* Given text *
────────
= International Moot Competition on Maritime Arbitration =

International Moot Competition on Maritime Arbitration (IMCMA) is a moot court competition for law students which is organized by the Centre for International Law and Justice starting from 2010. The contest is called to demonstrate disputable and important issues of private international law and in particular maritime law and international arbitration. The final round of International Moot Competition on Maritime Arbitration (IMCMA) is held in Odesa in the building at the Odesa Commercial Court of Appeal The language of the IMCMA is English.

The purpose of the IMCMA is to provide the law students an opportunity to develop knowledge in maritime arbitration and to develop their abilities to persuade as well as their written and oral advocatory techniques.
────────
* Extracted information *
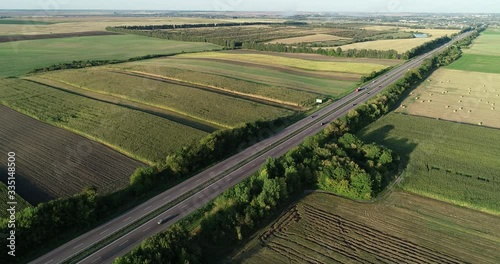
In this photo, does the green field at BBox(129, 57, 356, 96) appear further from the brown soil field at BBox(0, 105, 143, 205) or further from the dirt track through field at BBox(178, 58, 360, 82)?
the brown soil field at BBox(0, 105, 143, 205)

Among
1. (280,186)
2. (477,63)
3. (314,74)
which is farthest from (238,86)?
(477,63)

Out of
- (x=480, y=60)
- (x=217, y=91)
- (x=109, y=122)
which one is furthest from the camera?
(x=480, y=60)

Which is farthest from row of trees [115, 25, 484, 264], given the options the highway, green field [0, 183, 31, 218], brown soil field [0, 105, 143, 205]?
green field [0, 183, 31, 218]

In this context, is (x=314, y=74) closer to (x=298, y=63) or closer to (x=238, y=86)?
(x=298, y=63)

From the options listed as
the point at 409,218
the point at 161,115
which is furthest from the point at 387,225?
the point at 161,115

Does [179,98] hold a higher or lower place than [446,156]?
higher

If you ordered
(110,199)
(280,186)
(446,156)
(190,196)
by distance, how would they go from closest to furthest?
(280,186)
(110,199)
(190,196)
(446,156)

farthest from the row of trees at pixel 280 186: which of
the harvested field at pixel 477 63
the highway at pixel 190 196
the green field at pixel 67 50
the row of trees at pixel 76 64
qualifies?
the green field at pixel 67 50
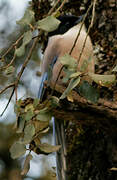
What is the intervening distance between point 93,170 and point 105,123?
21.7 inches

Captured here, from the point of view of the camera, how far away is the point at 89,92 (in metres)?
0.91

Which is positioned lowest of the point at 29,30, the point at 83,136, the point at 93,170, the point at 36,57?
the point at 93,170

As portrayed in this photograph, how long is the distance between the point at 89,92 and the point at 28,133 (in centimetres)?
22

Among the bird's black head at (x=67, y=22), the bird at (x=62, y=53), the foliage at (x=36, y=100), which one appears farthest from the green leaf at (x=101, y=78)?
the bird's black head at (x=67, y=22)

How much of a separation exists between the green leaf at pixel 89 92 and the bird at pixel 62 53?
0.84m

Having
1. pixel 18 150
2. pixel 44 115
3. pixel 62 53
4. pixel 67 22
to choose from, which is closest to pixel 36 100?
pixel 44 115

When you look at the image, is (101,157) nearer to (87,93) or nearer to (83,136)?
(83,136)

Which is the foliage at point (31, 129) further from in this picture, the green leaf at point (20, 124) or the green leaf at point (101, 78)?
the green leaf at point (101, 78)

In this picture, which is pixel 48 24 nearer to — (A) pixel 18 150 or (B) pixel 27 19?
(B) pixel 27 19

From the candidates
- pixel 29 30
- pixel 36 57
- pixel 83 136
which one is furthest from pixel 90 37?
pixel 29 30

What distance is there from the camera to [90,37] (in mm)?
2162

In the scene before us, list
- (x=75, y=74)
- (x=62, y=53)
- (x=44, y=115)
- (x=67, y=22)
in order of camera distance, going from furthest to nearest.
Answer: (x=67, y=22) → (x=62, y=53) → (x=44, y=115) → (x=75, y=74)

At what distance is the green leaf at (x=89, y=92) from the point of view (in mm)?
908

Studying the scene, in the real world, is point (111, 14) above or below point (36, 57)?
above
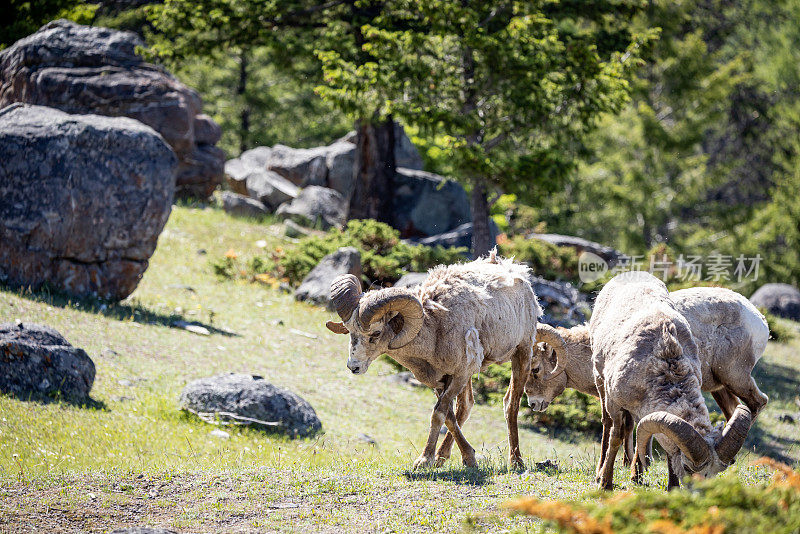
────────
* Required tasks *
1. Render this sentence from the moot competition text in French: "The purpose of the IMCMA is to provide the law students an opportunity to develop knowledge in maritime arbitration and to develop their abilities to persuade as well as their written and oral advocatory techniques."
2. Reproduce the portion of the moot competition text between "The purpose of" and "oral advocatory techniques.", inclusive.

* Written answers *
1. L'objectif de l'IMCMA est d'offrir aux étudiants en droit la possibilité de développer leurs connaissances en arbitrage maritime et de développer leur capacité de persuasion ainsi que leurs techniques de plaidoirie écrite et orale.

2.
The purpose of the IMCMA is to provide the law students an opportunity to develop knowledge in maritime arbitration and to develop their abilities to persuade as well as their written and oral advocatory techniques.